Vegetable Manchurian happened to be one of my favorites dishes during the college years. I could have it for evening snacks, then again for dinner and if there was still some leftover ( quite miraculously !! ), it would go into the making of my breakfast the next day. Such was my fascination with this delicious Chinese recipe that there was seldom a week when I did not have it. But as they say 'Too much of a good thing is bad'. I lost my appetite for this yummy dish soon after and it was years before I went anywhere near it. I distinctly remember avoiding it at wedding banquets and office parties where it happened to be one of the popular starters for the vegetarian crowd.

But when I came across it recently while browsing for popular Indo-Chinese recipes. Memories came flooding back and I could not resist trying it out at home. While the ones served at restaurants are good, I just wanted to relive the fun that I used to have when making it with my Mom. And btw, it also happens to be one of my brother's favorite. Here this one is for you Bro. Happy Raksha Bandhan !!!!!!!!

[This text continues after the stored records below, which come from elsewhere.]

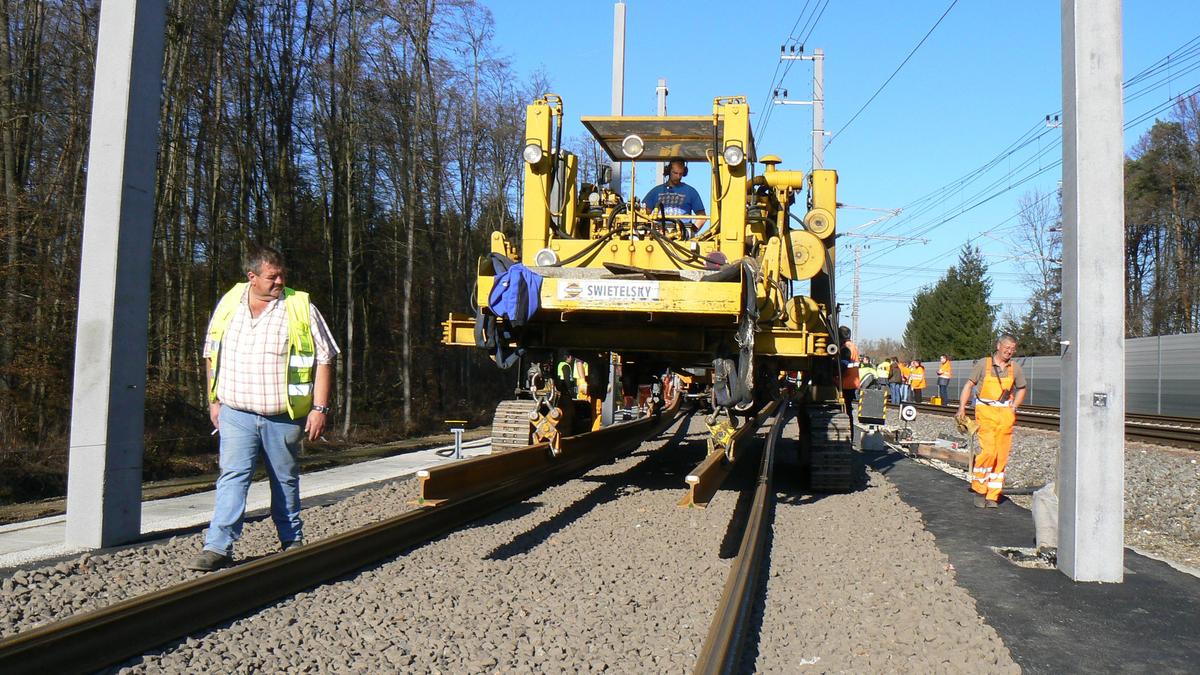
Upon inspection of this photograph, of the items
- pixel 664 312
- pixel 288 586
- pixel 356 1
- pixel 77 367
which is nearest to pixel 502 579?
pixel 288 586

Read on for the easy recipe -

Preparation Time - 45-55 mins

Ingredients -

For the balls -

2 1/2 cups shredded cabbage
2/3 cup grated carrot
1/3 cup finely chopped capsicum
1/2 cup finely chopped spring onions (i used both the white and green portions)
1/2 cup finely chopped french beans
2-3 green finely chopped chilis
4 tbsp all purpose flour
2 tbsp cornflour
1/3 tsp chilli powder ( skip this if the green chilis are hot ..mine had very less heat )
salt to taste
oil for deep frying

For the sauce -

3 tbsp finely chopped spring onions
2 tbsp finely chopped garlic
2 tbsp finely chopped ginger
2 finely chopped green chilis
3 tsp soya sauce
3-4 tsp vinegar
2 tsp chili sauce
2 tsp tomato ketchup
1 1/2 tsp cornflour
1 tsp sugar
2 pinch garam masala ( only if you like the Punjabi-fied version )
salt to taste
3 tsp vegetable oil ( if you have sesame oil, use it )
2 tsp spring onion greens for garnishing

Preparation - Take all the vegetables in a large mixing bowl. Sprinkle salt and keep aside for 1 hour. After 1 hour, all the veggies would have left water. Thoroughly squeeze out this excess water.

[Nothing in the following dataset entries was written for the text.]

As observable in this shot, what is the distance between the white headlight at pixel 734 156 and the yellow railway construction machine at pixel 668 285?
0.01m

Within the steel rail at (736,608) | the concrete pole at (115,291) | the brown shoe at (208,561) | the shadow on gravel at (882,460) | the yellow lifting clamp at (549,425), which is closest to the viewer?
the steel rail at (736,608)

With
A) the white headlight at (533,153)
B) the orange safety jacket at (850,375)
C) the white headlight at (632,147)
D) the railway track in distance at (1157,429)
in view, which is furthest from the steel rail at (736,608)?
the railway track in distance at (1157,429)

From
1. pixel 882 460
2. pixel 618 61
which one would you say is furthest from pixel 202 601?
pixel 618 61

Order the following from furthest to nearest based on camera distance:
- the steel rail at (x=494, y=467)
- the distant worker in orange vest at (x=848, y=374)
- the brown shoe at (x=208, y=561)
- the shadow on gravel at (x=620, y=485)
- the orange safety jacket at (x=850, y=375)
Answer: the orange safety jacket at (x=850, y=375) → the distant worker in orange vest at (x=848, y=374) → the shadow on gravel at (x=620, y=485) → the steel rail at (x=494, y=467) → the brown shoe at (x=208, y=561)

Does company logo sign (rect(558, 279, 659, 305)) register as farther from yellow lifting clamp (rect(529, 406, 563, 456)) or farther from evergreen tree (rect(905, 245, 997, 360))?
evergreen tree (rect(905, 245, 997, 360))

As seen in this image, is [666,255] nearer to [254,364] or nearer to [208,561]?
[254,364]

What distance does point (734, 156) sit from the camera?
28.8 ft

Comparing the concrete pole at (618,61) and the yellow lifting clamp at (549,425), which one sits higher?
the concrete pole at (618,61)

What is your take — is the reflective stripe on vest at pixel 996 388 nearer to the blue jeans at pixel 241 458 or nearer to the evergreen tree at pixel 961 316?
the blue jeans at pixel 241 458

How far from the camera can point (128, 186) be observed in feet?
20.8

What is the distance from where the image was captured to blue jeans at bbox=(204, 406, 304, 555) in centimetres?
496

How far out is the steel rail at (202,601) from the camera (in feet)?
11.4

Add all purpose flour ( 2 1/2 tbsp at first ), cornflour, red chili powder and more salt (if required) to the mixing bowl. Mix everything together. Try to form the balls (use a tablespoon as the measure to get balls of uniform size). If they seem crumbly, then add more all purpose flour.

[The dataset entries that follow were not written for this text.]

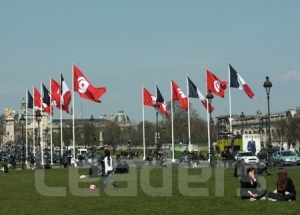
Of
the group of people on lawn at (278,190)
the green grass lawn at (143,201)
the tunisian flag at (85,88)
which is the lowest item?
the green grass lawn at (143,201)

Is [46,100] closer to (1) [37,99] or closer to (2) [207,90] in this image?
(1) [37,99]

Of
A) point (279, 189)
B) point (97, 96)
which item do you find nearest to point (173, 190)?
point (279, 189)

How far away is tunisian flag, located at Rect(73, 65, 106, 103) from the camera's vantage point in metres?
52.3

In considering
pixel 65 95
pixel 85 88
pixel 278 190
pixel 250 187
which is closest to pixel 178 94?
pixel 65 95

Cooking - Heat sufficient oil in a wok. Once it reaches the right temperature, place one ball as a test first. [If it does not rise quickly to the surface, the oil is cold and the balls will absorb too much oil. If it turns dark too soon, the oil is overheated. If it starts to break, then it needs more binding agent.]

Once the first ball turns out fine, then add 4-5 of the balls at a time. Do not crowd the vessel as it will cause the oil temperature to plummet . Fry on medium flame till golden brown.

Remove and place on paper towels to absorb excess oil. Repeat the process for the remaining vegetable balls.

Heat 3-4 tsp oil in a separate wok. Add the spring onions, garlic, ginger and green chillis. Fry on medium high, taking care not to burn the garlic.

Add soya sauce, tomato ketchup, vinegar and chili sauce to the wok along with the sugar and fry for 1 minute.

Dissolve the cornflour in 1 cup cold water. Add to the wok. Adjust salt. Keep stirring till the sauce thickens.

Add the fried vegetable balls to the wok and toss to coat them evenly. Sprinkle garam masala if using. Turn up the heat for 2 mins. Remove from the flame leaving behind a little gravy (do not worry, it will get absorbed).

Note - Add more water and increase the quantity of sauces used if you need more gravy.